_Given exercise_: Return every line of the listing below unchanged.

Data entries:
┄┄┄┄┄┄┄┄┄┄┄┄┄┄┄┄┄┄┄┄
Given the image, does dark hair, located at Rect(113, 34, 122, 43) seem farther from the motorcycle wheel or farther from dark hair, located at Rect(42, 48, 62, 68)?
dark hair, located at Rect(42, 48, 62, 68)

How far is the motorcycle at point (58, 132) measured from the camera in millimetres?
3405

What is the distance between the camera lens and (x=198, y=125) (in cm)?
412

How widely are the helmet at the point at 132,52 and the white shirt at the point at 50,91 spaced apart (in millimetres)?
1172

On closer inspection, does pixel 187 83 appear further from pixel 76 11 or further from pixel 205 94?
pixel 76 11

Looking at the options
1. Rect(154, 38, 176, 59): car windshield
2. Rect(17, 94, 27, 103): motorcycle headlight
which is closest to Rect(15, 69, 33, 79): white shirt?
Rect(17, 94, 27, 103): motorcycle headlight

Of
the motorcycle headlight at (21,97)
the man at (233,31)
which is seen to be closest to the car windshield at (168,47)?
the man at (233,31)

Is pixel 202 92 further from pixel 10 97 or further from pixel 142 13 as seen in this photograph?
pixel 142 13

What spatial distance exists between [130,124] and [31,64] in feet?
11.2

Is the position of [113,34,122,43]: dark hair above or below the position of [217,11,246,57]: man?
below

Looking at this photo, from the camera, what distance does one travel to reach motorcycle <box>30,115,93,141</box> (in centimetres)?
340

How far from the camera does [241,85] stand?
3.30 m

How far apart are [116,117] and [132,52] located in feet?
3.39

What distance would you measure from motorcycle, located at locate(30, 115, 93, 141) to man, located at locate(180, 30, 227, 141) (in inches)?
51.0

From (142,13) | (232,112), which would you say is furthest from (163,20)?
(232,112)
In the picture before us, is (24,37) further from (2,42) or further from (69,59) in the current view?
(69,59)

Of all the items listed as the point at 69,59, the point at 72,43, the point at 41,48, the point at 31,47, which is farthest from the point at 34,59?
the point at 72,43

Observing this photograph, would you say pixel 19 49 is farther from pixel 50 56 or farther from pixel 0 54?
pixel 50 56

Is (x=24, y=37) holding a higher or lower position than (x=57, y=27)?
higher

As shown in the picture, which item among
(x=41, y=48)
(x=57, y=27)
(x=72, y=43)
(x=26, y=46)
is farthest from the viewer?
┄┄┄┄┄┄┄┄┄┄┄┄┄┄┄┄┄┄┄┄
_Answer in full_:
Given the image, does dark hair, located at Rect(113, 34, 122, 43) seem farther from the motorcycle wheel or farther from dark hair, located at Rect(42, 48, 62, 68)?
dark hair, located at Rect(42, 48, 62, 68)

How far is the motorcycle at point (58, 132) measured from the camera in millimetres?
3405

What is the distance between the camera lens and (x=198, y=125) (in cm)?
412

How widely are the helmet at the point at 132,52 and the white shirt at the point at 50,91 spaced apart (in millimetres)?
1172

On closer inspection, does pixel 187 83 appear further from pixel 76 11 or further from pixel 205 94?
pixel 76 11

Looking at the options
1. Rect(154, 38, 176, 59): car windshield
2. Rect(17, 94, 27, 103): motorcycle headlight
which is closest to Rect(15, 69, 33, 79): white shirt?
Rect(17, 94, 27, 103): motorcycle headlight

Of
the motorcycle headlight at (21,97)
the man at (233,31)
which is seen to be closest to the car windshield at (168,47)?
the man at (233,31)

Is pixel 202 92 further from pixel 10 97 or further from pixel 142 13 as seen in this photograph?
pixel 142 13

What spatial distance exists between [130,124] and [31,64] in feet?
11.2

Is the position of [113,34,122,43]: dark hair above or below the position of [217,11,246,57]: man?
below

Looking at this photo, from the camera, what distance does one travel to reach motorcycle <box>30,115,93,141</box> (in centimetres)?
340

How far from the camera does [241,85] stand?
3.30 m

How far apart are [116,117] and [132,52] located in feet?
3.39

What distance would you measure from motorcycle, located at locate(30, 115, 93, 141) to man, located at locate(180, 30, 227, 141) (in inches)?
51.0

From (142,13) | (232,112), which would you say is furthest from (163,20)?
(232,112)
In the picture before us, is (24,37) further from (2,42) or further from (69,59) in the current view?
(69,59)

Of all the items listed as the point at 69,59, the point at 72,43, the point at 41,48, the point at 31,47, which is farthest from the point at 34,59?
the point at 72,43

Observing this photograph, would you say pixel 19 49 is farther from pixel 50 56 or farther from pixel 0 54?
pixel 50 56

Is (x=24, y=37) holding a higher or lower position than (x=57, y=27)?
higher

As shown in the picture, which item among
(x=41, y=48)
(x=57, y=27)
(x=72, y=43)
(x=26, y=46)
is farthest from the viewer?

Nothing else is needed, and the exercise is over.